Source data
- - -
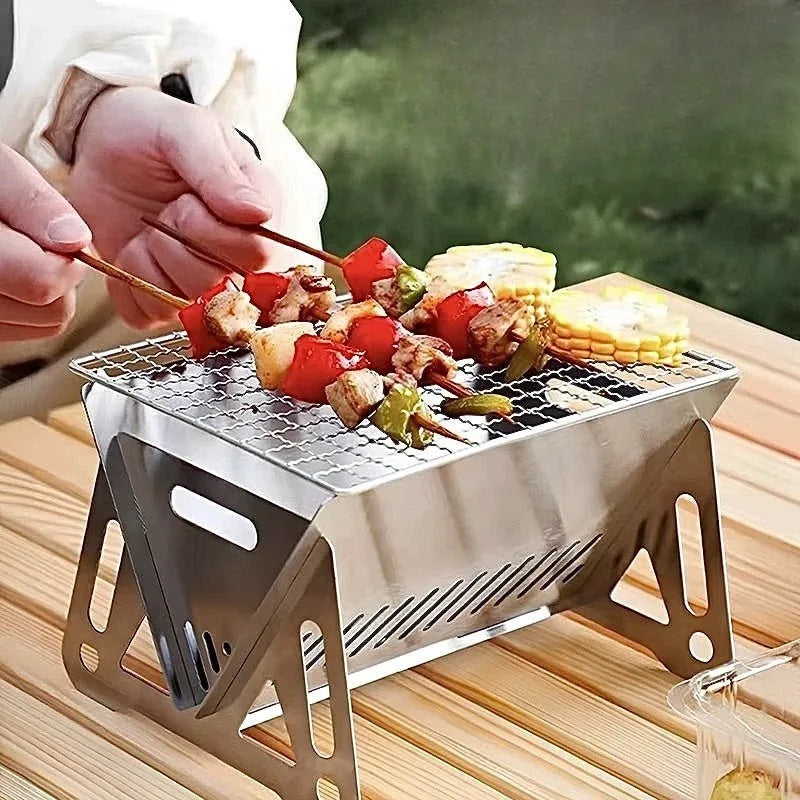 Portable Folding Stainless Steel BBQ Grill Rack – Outdoor Use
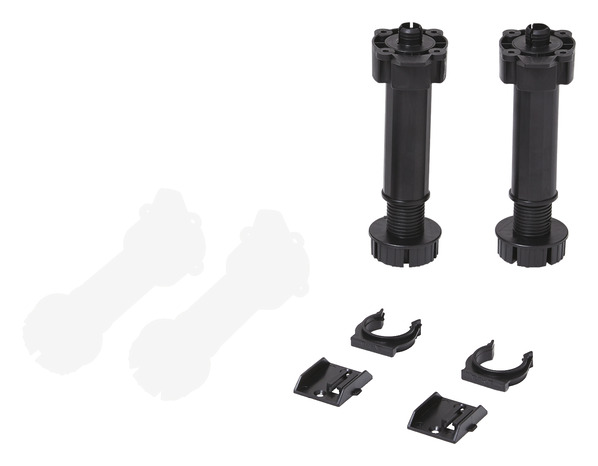 2 pieds pour meuble de cuisine plastique noir - H. 12.5cm / 19.5cm x ø 4.8cm - Cooke and Lewis - Brico Dépôt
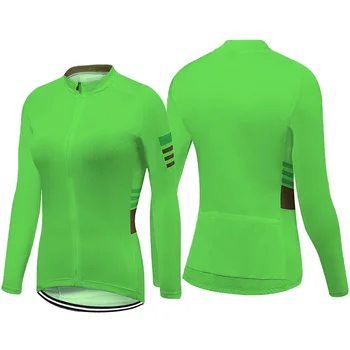 Дорожный трикотаж с длинным рукавом, Велосипедная женская одежда, рубашка MTB, Велосипедный топ, одежда для мотокросса, фитнес-пальто, Зеленая куртка, Свитер с карманами, Нагрудник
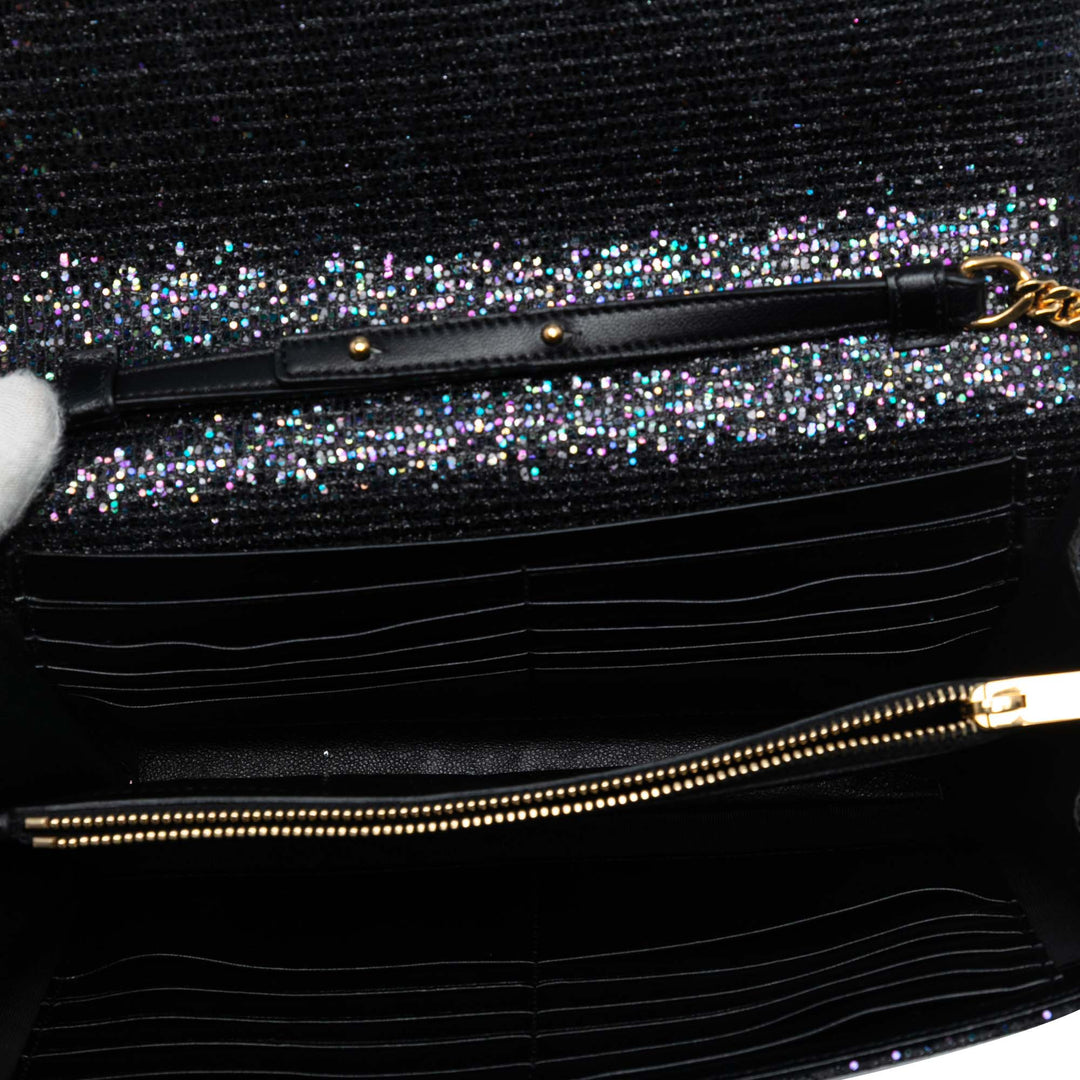 Saint Laurent Glitter Monogram Kate Wallet on Chain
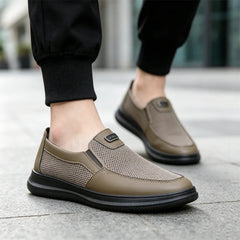 Pantofi Casual din Piele Naturală și Plasă pentru Bărbați – Model Slip-On Ultra-Respirabil, Talpă Moale cu Amortizare și Anti-Alunecare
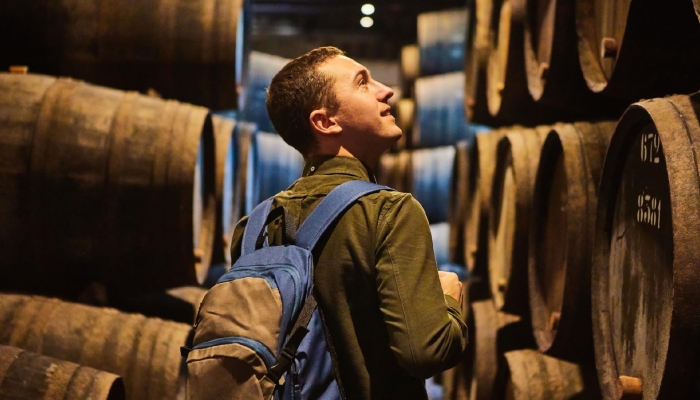 Man exploring the historic wine cellars during a Porto wine tour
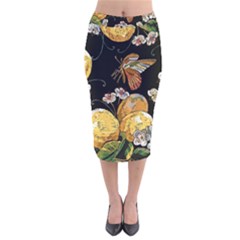 Embroidery Blossoming Lemons Butterfly Seamless Pattern Velvet Midi Pencil Skirt by BangZart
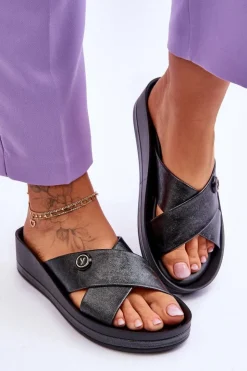 Damskie Buty damskie Vinceza Damskie Klapki Na Platformie Z Ozdobą Czarne Brooklyn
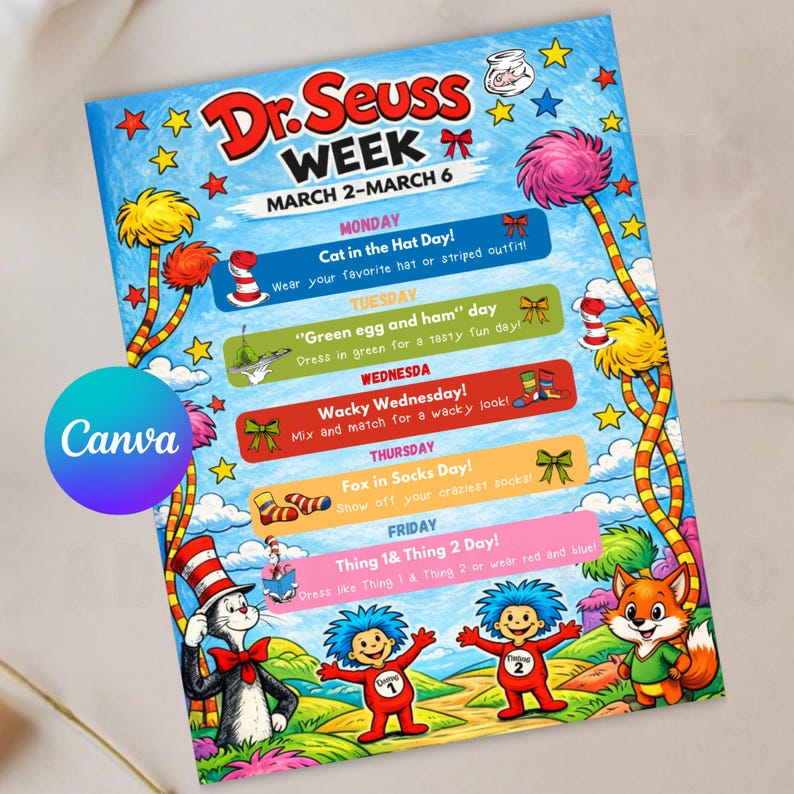 Editable Dr Sauss Read Across America Template, Spirit Week Flyer ...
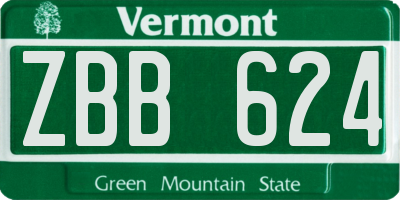 VT license plate ZBB624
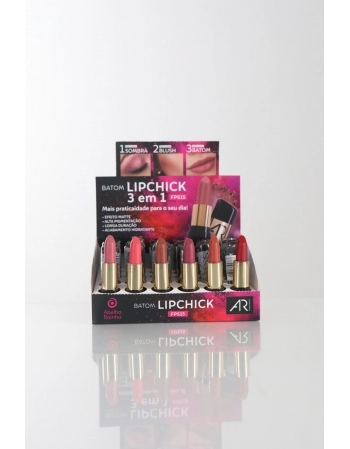 BATOM LIPCHICK KIT 3 EM 1 SORTIDO A RAINHA 24 UNI - 06 CORES C/ 1 PROVADOR CADA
- - -
> _Work order_
Each record is to be written out exactly. No picture goes in.

> _Solution for this problem_
 Portable Folding Stainless Steel BBQ Grill Rack – Outdoor Use
 2 pieds pour meuble de cuisine plastique noir - H. 12.5cm / 19.5cm x ø 4.8cm - Cooke and Lewis - Brico Dépôt
 Дорожный трикотаж с длинным рукавом, Велосипедная женская одежда, рубашка MTB, Велосипедный топ, одежда для мотокросса, фитнес-пальто, Зеленая куртка, Свитер с карманами, Нагрудник
 Saint Laurent Glitter Monogram Kate Wallet on Chain
 Pantofi Casual din Piele Naturală și Plasă pentru Bărbați – Model Slip-On Ultra-Respirabil, Talpă Moale cu Amortizare și Anti-Alunecare
 Man exploring the historic wine cellars during a Porto wine tour
 Embroidery Blossoming Lemons Butterfly Seamless Pattern Velvet Midi Pencil Skirt by BangZart
 Damskie Buty damskie Vinceza Damskie Klapki Na Platformie Z Ozdobą Czarne Brooklyn
 Editable Dr Sauss Read Across America Template, Spirit Week Flyer ...
 VT license plate ZBB624
 BATOM LIPCHICK KIT 3 EM 1 SORTIDO A RAINHA 24 UNI - 06 CORES C/ 1 PROVADOR CADA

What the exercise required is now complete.